Brian Warsop

Personal information
- Full name: Brian Warsop
- Born: 12 January 1904 Willesden, Middlesex, England
- Died: 18 March 1993 (aged 89) Melbourne, Victoria, Australia
- Batting: Right-handed
- Bowling: Slow left-arm orthodox
- Relations: Son; Brian Aubrey Warsop born 20.12.1931; died 14.2.2025 aged 93

Domestic team information
- 1931–1932: Essex

Career statistics
| Competition | First-class |
| Matches | 5 |
| Runs scored | 128 |
| Batting average | 16.00 |
| 100s/50s | –/1 |
| Top score | 51 |
| Balls bowled | – |
| Wickets | – |
| Bowling average | – |
| 5 wickets in innings | – |
| 10 wickets in match | – |
| Best bowling | – |
| Catches/stumpings | 1/– |
- Source: Cricinfo, 23 October 2011

= Brian Warsop =

English cricketer

Brian Warsop (12 January 1904 - 18 March 1993) was an English cricketer. Warsop was a right-handed batsman who bowled slow left-arm orthodox. He was born at Willesden, Middlesex.

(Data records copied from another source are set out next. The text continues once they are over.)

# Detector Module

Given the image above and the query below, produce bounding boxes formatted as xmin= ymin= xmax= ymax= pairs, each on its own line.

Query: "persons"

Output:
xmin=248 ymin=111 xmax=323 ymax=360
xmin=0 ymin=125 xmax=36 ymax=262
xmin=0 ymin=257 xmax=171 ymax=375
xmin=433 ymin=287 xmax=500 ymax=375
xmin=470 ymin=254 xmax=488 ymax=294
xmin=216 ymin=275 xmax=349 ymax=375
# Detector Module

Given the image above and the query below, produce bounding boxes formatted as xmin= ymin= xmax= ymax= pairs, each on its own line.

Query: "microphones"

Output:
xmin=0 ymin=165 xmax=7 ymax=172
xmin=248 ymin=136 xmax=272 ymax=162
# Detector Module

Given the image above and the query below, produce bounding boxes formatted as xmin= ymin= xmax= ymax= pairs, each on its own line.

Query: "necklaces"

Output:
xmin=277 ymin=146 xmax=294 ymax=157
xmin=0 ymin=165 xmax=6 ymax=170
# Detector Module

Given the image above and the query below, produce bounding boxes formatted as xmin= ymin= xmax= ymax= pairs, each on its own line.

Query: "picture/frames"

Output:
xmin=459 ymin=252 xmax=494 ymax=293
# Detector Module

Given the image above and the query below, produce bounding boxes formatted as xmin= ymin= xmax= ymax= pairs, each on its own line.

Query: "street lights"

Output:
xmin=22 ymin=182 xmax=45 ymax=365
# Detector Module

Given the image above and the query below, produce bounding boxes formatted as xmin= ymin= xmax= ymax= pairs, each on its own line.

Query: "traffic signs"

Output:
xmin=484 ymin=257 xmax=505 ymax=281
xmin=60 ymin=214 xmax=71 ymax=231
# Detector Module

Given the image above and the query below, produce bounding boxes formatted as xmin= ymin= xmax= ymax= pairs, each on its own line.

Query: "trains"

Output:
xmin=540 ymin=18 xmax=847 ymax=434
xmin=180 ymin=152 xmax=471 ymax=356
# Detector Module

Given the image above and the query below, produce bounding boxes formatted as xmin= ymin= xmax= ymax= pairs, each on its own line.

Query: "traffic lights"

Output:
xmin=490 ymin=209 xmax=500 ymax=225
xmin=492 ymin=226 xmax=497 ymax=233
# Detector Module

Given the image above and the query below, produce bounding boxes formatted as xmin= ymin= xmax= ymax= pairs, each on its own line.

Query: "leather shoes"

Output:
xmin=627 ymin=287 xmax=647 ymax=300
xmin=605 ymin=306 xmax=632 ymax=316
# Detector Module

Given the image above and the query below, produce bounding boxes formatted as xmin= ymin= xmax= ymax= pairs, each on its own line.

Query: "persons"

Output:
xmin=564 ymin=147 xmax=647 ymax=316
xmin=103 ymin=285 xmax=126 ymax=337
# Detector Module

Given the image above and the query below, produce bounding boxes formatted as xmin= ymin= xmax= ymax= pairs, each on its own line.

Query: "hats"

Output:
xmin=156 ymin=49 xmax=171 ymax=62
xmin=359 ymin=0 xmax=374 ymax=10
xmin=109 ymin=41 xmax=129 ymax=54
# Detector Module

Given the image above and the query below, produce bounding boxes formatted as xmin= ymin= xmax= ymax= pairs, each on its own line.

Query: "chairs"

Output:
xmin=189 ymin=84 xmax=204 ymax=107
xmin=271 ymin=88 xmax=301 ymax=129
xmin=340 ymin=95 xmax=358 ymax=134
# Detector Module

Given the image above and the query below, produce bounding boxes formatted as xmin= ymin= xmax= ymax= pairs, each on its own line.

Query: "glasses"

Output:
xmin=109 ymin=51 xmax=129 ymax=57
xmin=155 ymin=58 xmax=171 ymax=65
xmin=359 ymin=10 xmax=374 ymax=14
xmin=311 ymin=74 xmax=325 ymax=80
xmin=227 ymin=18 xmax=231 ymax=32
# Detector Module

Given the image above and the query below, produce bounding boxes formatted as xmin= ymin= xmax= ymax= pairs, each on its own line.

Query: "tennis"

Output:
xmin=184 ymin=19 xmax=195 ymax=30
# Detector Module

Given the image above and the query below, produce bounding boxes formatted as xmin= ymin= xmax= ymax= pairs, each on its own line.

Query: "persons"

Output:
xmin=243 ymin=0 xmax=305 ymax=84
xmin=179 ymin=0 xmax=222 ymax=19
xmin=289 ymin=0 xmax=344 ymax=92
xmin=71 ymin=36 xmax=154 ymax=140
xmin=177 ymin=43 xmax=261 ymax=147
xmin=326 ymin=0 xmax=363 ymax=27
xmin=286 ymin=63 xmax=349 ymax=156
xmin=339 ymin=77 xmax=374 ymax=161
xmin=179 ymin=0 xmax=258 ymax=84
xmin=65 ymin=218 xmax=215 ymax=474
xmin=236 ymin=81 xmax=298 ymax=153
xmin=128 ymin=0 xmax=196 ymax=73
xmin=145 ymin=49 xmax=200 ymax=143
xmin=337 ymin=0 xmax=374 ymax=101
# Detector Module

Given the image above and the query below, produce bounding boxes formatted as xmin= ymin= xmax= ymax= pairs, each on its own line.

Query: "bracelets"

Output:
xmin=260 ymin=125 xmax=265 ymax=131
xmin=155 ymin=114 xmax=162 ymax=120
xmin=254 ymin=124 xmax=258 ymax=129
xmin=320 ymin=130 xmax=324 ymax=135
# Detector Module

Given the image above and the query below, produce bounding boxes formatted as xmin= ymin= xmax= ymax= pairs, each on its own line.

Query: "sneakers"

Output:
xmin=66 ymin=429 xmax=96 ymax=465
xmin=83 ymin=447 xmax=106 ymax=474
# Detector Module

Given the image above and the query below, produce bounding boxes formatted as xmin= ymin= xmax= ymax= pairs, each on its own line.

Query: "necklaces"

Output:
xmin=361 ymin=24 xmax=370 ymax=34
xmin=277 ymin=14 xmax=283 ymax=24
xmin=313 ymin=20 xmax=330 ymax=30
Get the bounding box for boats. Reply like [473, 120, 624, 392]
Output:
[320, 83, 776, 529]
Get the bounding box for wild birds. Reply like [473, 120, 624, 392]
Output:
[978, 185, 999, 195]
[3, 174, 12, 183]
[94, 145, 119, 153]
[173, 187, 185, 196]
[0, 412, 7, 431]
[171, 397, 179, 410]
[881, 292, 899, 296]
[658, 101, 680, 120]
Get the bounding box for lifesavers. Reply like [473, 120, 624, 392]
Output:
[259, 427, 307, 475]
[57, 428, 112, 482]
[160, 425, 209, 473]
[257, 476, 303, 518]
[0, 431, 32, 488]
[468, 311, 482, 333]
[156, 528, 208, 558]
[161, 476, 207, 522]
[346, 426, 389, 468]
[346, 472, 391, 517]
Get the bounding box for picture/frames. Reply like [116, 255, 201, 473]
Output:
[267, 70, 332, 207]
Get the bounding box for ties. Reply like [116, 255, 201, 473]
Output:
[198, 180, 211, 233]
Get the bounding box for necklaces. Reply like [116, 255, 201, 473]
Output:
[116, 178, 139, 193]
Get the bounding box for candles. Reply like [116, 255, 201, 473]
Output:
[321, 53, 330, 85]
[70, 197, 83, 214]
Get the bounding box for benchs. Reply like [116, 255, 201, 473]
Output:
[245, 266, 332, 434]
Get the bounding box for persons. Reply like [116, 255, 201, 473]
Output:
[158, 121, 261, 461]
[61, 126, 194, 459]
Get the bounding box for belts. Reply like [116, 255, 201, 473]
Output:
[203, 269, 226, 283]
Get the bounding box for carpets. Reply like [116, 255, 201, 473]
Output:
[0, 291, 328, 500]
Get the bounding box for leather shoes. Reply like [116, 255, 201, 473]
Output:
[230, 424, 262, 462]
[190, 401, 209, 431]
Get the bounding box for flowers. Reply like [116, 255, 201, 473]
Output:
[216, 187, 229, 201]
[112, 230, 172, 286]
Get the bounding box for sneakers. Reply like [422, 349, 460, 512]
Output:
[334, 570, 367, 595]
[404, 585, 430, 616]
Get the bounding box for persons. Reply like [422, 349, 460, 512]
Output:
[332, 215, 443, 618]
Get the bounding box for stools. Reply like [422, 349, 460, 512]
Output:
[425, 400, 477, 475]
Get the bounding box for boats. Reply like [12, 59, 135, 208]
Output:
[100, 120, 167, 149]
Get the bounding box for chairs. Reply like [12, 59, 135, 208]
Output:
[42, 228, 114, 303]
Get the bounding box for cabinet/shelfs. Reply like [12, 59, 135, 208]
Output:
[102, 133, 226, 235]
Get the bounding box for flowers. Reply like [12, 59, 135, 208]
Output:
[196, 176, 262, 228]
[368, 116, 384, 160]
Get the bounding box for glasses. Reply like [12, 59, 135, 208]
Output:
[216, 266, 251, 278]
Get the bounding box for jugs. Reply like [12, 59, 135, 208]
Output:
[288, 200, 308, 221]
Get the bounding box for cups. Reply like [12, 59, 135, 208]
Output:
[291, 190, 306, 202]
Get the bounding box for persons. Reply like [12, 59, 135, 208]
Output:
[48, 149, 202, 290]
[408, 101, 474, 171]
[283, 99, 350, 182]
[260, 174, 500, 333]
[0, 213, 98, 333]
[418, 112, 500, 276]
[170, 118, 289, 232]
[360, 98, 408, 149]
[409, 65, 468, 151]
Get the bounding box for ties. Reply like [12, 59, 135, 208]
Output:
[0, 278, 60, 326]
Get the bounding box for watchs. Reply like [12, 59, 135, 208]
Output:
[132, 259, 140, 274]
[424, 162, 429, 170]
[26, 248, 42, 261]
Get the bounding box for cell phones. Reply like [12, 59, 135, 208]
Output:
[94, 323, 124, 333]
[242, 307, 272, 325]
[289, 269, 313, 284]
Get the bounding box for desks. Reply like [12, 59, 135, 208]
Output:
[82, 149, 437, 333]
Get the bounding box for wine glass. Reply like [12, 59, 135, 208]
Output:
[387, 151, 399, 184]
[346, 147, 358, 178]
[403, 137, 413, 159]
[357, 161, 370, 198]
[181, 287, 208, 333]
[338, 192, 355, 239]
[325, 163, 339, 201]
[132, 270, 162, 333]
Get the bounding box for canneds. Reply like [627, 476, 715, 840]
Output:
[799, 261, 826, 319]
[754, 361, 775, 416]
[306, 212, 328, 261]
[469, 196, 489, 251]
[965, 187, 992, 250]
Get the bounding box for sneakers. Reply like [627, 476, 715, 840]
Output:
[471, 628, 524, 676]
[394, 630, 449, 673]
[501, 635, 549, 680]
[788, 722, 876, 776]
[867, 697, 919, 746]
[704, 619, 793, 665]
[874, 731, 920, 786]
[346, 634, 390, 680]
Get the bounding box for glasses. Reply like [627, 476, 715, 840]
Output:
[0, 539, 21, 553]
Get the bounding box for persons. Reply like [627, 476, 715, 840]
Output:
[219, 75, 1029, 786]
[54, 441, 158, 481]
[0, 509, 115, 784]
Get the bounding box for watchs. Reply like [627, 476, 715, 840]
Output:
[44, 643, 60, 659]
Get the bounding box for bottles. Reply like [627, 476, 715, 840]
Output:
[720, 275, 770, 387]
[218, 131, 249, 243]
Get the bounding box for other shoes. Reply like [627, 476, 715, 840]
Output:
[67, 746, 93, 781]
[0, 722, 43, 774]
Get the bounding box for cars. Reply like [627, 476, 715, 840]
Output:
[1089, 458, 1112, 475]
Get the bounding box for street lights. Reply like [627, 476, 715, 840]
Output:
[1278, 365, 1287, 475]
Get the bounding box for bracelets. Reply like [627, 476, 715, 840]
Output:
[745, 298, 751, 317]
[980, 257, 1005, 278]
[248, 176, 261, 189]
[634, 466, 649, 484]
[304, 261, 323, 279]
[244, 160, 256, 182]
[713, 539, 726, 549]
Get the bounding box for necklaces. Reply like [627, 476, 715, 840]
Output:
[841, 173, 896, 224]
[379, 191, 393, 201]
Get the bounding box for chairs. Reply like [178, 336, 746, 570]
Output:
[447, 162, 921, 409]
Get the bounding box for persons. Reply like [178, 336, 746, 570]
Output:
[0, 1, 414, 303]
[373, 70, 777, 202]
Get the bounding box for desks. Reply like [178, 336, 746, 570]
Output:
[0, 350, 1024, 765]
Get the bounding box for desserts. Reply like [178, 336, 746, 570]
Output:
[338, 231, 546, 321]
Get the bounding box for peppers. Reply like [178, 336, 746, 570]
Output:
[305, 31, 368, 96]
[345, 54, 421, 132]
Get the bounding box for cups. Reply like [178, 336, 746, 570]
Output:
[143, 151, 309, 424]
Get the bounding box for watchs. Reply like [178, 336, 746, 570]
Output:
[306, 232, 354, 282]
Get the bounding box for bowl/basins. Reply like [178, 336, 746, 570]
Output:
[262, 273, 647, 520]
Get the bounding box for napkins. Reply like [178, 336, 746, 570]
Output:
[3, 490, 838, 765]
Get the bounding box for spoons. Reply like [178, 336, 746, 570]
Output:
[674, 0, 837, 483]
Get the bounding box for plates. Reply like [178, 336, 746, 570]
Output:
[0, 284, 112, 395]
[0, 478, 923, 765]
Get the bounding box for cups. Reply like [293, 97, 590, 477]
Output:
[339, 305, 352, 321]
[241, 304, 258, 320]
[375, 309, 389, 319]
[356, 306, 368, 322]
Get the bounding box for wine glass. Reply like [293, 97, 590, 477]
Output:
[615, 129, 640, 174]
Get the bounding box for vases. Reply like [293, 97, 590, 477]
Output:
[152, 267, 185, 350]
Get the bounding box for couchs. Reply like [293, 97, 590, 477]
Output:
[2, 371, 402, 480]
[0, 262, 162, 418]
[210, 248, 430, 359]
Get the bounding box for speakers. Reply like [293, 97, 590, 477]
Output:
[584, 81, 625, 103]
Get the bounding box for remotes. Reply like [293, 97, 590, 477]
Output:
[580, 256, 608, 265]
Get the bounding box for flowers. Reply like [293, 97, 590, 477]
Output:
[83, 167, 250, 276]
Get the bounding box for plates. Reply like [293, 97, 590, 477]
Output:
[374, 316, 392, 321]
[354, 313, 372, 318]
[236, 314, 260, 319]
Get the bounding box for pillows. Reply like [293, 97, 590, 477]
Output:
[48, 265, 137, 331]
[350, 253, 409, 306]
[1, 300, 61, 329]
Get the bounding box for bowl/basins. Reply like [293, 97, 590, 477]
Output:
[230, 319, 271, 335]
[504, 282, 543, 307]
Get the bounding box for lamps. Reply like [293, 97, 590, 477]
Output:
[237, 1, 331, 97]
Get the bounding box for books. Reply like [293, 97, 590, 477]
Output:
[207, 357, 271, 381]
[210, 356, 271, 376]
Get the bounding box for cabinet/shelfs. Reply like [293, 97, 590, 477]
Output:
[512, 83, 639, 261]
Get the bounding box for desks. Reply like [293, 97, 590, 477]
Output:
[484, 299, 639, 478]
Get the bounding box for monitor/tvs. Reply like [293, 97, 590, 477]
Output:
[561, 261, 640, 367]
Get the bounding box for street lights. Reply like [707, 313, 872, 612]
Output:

Warsop made his first-class debut for Essex in the 1931 County Championship against Northamptonshire. He made four further first-class appearances for the county, all of which came in the 1932 County Championship, with the last coming against Leicestershire. In his five appearances he scored 128 runs at an average of 16.00, with a high score of 51. This score, which was his only first-class fifty, came against Warwickshire in 1932.

Brian immigrated to Australia in 1933 with his wife and son. They settled in Brunswick a suburb of Melbourne, Victoria. He moved to assist his brother Roy (who had already moved to Australia) to expand production of Warsop cricket bats to the Australian Market. Brian and Roy were the sons of Walter Warsop, a cricket bat maker from Little Baddow, Chelmsford, Essex in the UK. Walter manufactured the bat with which Sr. Donald Bradman scored his first ever test century in 1929 against England.By the late 1950's to early 1960's he was only making the cricket bat handles which he manufactured by hand on a lathe in his workshop in Brunswick. He died in Melbourne, Australia on 18 March 1993 leaving his son Brian Aubrey Warsop, grand daughters Pamela and Carolyn and great grand daughters Jessica, Rebecca, Rachel and Ruth.